M. le président. L'amendement n° 127, présenté par MM. Darniche et Durand-Chastel, Mme Desmarescaux, MM. Adnot, Seillier et Turk, est ainsi libellé :

« Au début de cet article, insérer un paragraphe additionel ainsi rédigé :

« ... - L'article 296 du code civil est complété par deux alinéas ainsi rédigés :

« Tout au long de la procédure de la séparation de corps, le juge sensibilise, chaque fois que nécessaire, le couple à sa coresponsabilité parentale en vue de garantir la sécurité de leurs enfants jusqu'au prononcé définitif du jugement exécutoire.

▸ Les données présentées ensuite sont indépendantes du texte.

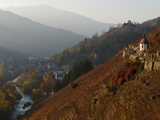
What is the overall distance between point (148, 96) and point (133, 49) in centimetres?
3518

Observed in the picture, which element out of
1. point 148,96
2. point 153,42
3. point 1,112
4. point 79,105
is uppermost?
point 153,42

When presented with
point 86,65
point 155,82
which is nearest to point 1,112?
point 86,65

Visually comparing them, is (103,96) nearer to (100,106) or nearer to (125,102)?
(100,106)

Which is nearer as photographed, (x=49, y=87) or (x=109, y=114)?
(x=109, y=114)

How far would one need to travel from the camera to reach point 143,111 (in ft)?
208

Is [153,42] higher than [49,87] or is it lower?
higher

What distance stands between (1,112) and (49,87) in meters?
46.0

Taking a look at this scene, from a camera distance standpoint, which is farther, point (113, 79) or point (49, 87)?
point (49, 87)

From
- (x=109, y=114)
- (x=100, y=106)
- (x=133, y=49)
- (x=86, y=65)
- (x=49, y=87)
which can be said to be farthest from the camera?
(x=49, y=87)

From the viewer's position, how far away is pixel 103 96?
76.4m

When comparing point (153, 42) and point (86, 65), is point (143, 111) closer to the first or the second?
point (153, 42)

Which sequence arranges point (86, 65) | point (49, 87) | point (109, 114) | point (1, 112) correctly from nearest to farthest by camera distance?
1. point (109, 114)
2. point (1, 112)
3. point (86, 65)
4. point (49, 87)

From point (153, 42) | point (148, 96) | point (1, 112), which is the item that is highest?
point (153, 42)

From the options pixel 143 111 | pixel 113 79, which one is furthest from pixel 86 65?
pixel 143 111
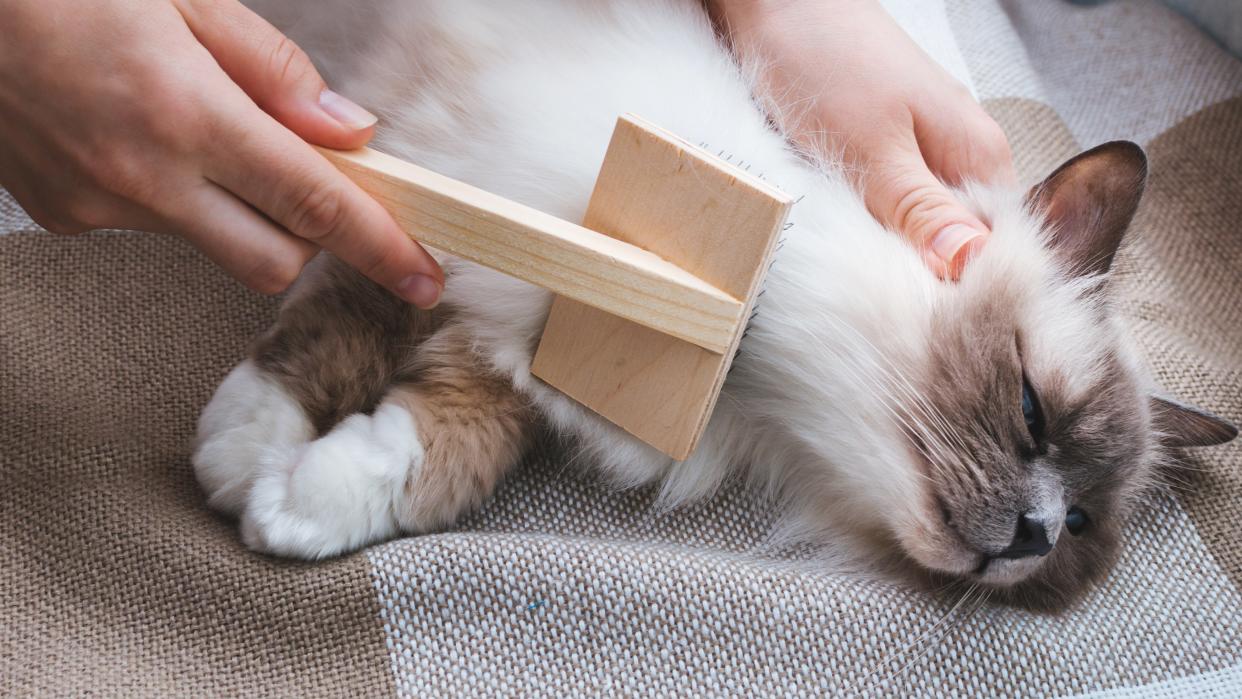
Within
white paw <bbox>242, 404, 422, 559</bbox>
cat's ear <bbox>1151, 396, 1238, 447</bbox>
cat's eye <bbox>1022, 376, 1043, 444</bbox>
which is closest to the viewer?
white paw <bbox>242, 404, 422, 559</bbox>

« Afin de répondre aux situations d'urgence et de prévenir tout déplacement parental des enfants vers l'étranger, il peut statuer, lors des débats, sur leur protection en ordonnant temporairement l'interdiction de sortie du territoire des enfants sans l'autorisation des deux parents. »

La parole est à M. Hubert Durand-Chastel.

M. Hubert Durand-Chastel. Par coordination, je retire cet amendement.

M. le président. L'amendement n° 127 est retiré.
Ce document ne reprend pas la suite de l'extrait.